En voyant entrer ceux qu'il attendait, il s'arrêta, posa un pied sur la marche qui surélevait le trône et désigna, du geste, un tabouret à Catherine.
— Asseyez-vous, ma fille. Me voici prêt à vous entendre et à vous aider de mes conseils comme vous l'avez demandé.
— Soyez-en remercié, mon père, car je suis en grande détresse. Un événement imprévu a bouleversé ma vie. Aussi j'ai voulu vous demander votre secours. Ceux-ci sont mes fidèles serviteurs pour lesquels je n'ai rien de caché.
— Parlez, le vous écoute.
— Tout d'abord, je dois vous dire la vérité sur la prétendue mort de mon époux, Arnaud de Montsalvy. Il est temps que vous la sachiez.
La main pâle de l'abbé se tendit vers Catherine pour l'arrêter.
— Épargnez-vous cette peine, ma fille. Dame Isabelle, en confession, m'avait déjà confié ce secret douloureux. Il n'en est plus un puisque vous désirez en parler.
— Alors, mon père, veuillez lire cette lettre... et veuillez la lire tout haut. Gauthier, que voici, ne sait pas lire et Sara déchiffre avec peine.

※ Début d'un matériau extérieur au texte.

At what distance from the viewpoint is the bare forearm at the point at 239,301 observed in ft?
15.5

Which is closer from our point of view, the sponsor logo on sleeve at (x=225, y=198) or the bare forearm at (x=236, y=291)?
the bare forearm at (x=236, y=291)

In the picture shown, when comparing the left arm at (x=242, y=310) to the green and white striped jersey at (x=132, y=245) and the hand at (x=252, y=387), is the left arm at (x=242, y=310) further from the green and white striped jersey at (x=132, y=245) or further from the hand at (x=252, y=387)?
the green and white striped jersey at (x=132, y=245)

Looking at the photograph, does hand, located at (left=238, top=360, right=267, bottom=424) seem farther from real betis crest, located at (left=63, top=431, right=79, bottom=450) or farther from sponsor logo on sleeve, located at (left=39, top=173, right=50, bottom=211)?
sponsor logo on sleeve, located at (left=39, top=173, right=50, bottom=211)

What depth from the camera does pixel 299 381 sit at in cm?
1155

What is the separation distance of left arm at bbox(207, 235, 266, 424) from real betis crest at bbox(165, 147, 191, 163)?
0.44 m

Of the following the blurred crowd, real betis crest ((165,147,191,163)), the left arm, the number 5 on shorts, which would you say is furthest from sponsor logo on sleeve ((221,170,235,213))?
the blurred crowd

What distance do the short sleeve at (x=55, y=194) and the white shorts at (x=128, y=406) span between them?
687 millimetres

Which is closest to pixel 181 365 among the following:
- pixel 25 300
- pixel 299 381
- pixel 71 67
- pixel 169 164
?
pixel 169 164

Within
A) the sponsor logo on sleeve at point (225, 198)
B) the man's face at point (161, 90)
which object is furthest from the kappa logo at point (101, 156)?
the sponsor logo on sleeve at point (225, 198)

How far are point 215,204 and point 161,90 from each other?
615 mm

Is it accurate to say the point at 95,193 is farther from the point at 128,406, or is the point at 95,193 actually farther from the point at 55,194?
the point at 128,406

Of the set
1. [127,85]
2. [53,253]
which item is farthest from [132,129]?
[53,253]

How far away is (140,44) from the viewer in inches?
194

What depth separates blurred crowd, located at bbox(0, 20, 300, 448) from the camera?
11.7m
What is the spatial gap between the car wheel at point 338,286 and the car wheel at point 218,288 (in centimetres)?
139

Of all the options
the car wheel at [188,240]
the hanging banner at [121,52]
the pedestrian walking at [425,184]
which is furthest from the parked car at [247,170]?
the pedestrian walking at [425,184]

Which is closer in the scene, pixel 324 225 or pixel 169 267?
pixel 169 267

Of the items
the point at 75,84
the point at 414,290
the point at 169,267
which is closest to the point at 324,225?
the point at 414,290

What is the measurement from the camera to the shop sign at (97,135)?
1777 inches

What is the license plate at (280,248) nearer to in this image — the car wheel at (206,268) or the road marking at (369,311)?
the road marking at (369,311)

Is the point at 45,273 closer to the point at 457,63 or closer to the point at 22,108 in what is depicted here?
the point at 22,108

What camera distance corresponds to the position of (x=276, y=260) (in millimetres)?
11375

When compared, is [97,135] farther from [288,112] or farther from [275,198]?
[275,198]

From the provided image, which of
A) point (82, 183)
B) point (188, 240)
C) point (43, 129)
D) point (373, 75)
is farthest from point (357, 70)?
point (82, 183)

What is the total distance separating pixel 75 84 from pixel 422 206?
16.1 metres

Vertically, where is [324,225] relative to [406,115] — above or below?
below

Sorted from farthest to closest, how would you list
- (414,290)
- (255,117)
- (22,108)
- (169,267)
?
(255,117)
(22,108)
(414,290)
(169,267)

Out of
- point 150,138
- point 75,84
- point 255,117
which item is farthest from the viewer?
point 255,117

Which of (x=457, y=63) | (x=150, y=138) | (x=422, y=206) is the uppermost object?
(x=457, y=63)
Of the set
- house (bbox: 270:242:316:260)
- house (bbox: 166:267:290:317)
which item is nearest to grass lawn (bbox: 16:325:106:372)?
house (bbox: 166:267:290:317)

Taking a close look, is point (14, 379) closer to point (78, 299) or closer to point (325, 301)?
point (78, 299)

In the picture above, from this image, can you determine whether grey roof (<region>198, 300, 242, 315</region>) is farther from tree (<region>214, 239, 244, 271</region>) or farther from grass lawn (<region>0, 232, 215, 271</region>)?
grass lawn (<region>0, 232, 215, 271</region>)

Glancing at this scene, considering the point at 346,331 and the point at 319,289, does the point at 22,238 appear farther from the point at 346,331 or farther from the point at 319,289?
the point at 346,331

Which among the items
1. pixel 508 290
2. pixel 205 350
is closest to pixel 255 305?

Bernard de Calmont accepta d'un signe de tête, prit la lettre et commença de la lire. Catherine avait croisé ses mains et fermé les yeux. La voix lente et grave de l'abbé donnait aux paroles de l'adieu un charme déchirant qui la bouleversait malgré les efforts qu'elle faisait pour garder son calme. Derrière son dos, elle entendit les exclamations étouffées de ses trois compagnons, mais ne les regarda pas. Elle rouvrit les yeux seulement quand l'abbé cessa de lire.
Elle vit alors que tous les regards étaient fixés sur elle, que dans ceux de l'abbé il y avait une pitié profonde. La main de Sara vint se poser rassurante sur son épaule.
— Quels conseils désirez-vous que je vous donne, ma fille ?
demanda l'abbé. Et quelle sorte d'aide ?
Je vais partir, mon père, malgré le chagrin que j'aurai à me séparer de mon enfant, la douleur que me causera cet arrachement puisque je n'ai plus que lui et qu'il n'a plus que moi, il faut que je parte, qu'à tout prix je retrouve son père. Un affreux malentendu est né entre lui et moi. Je ne peux le supporter. Messire de Brézé a cru, de bonne foi, parce que je lui montrais de l'amitié, que j'accepterais d'être sa femme. Il ignorait la vérité et ne pouvait savoir qu'à aucun prix je n'accepterais de porter un autre nom que celui de Montsalvy. Il a agi par naïveté, par amour aussi... et il a causé un affreux désastre. Je veux vous demander de prendre soin de mon fils, de veiller sur lui comme un père, de me remplacer totalement à la seigneurie de Montsalvy, de vous intéresser à la reconstruction du château. Mes serviteurs demeureront... moi, je pars.
— Où allez-vous ? A sa poursuite ?
— Naturellement. Je ne veux pas le perdre à jamais.